What is expected:
Please copy out all of the material below, switching "bottommost" to "lowest" everywhere it occurs and leaving everything else unchanged. Omit the pictures from your copy.

Excerpts from a spatial dataset:
────────────────────
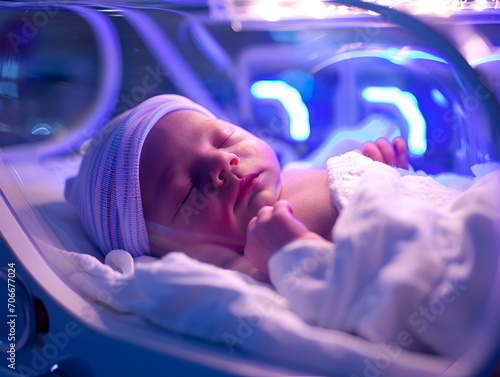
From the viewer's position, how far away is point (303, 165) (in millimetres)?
1183

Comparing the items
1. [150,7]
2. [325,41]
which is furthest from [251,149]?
[150,7]

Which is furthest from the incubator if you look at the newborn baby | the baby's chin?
the baby's chin

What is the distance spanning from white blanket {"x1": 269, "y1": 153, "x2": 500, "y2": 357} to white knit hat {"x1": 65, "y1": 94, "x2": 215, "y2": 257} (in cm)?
36

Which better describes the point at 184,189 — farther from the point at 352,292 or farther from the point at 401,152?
the point at 401,152

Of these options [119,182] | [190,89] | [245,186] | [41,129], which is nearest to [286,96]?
[190,89]

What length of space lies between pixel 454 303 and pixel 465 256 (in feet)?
0.21

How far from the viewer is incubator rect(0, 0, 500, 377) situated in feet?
2.33

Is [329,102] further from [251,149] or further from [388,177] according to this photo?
[388,177]

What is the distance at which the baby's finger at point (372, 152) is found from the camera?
1054 millimetres

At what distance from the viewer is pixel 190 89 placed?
1.13 m

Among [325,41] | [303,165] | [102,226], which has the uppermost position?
[325,41]

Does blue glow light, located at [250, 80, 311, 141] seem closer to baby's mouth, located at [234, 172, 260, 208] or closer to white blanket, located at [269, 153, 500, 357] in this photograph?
baby's mouth, located at [234, 172, 260, 208]

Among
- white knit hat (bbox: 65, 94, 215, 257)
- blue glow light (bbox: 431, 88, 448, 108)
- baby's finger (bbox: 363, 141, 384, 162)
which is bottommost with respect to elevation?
white knit hat (bbox: 65, 94, 215, 257)

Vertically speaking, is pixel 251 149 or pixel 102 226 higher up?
pixel 251 149
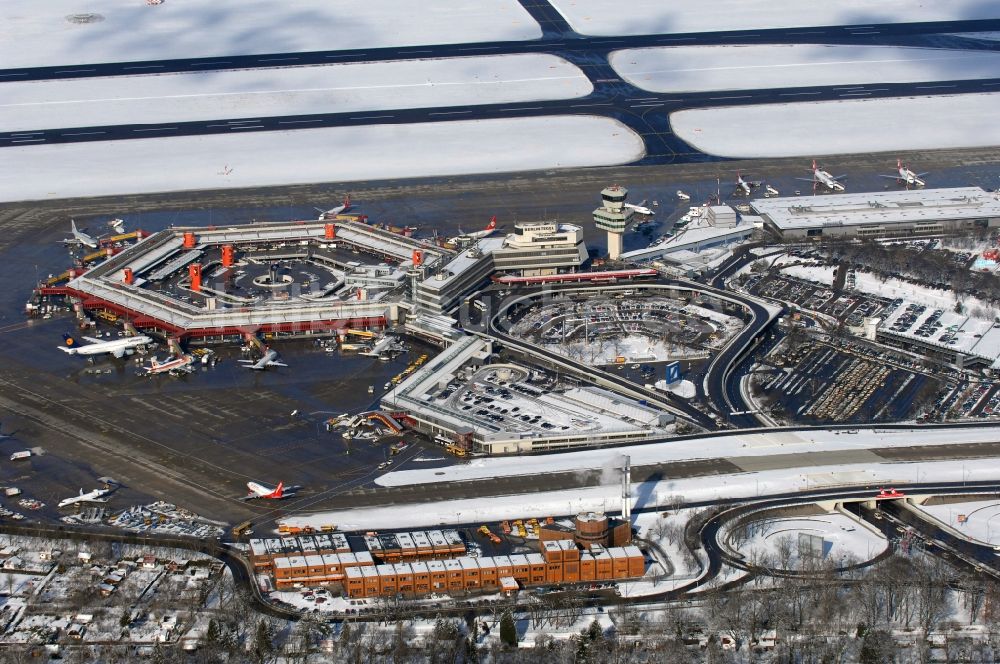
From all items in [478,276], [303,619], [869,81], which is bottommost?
────────────────────
Task answer:
From the viewer's position, how far away is point (303, 165) (in millimetres)?
1183

Comparing the items
1. [150,7]
2. [325,41]
which is furthest from [251,149]?
[150,7]

Which is furthest from the incubator if you look at the newborn baby | the baby's chin?
the baby's chin

What is the distance spanning from white blanket {"x1": 269, "y1": 153, "x2": 500, "y2": 357} to white knit hat {"x1": 65, "y1": 94, "x2": 215, "y2": 257} (in cm)?
36

Which better describes the point at 184,189 — farther from the point at 352,292 or farther from the point at 401,152?
the point at 401,152

Of these options [119,182] | [190,89] | [245,186] | [41,129], which is nearest to [286,96]?
[190,89]

What length of space lies between pixel 454 303 and pixel 465 256 (in feet)?
0.21

How far from the viewer is incubator rect(0, 0, 500, 377) situated in feet?
2.33

Is [329,102] further from [251,149] or further from [388,177] according to this photo?
[388,177]

What is the distance at which the baby's finger at point (372, 152) is found from the camera?
1054 millimetres

At what distance from the viewer is pixel 190 89 placed?
1.13 m

Among [325,41] | [303,165] | [102,226], which has the uppermost position?
[325,41]

Does blue glow light, located at [250, 80, 311, 141] seem closer to baby's mouth, located at [234, 172, 260, 208] or closer to white blanket, located at [269, 153, 500, 357] in this photograph?
baby's mouth, located at [234, 172, 260, 208]

Among
- white knit hat (bbox: 65, 94, 215, 257)
- blue glow light (bbox: 431, 88, 448, 108)
- baby's finger (bbox: 363, 141, 384, 162)
which is lowest with respect to elevation?
white knit hat (bbox: 65, 94, 215, 257)

Vertically speaking, is pixel 251 149 or pixel 102 226 higher up?
pixel 251 149
From all items in [478,276], [303,619], [869,81], which is lowest?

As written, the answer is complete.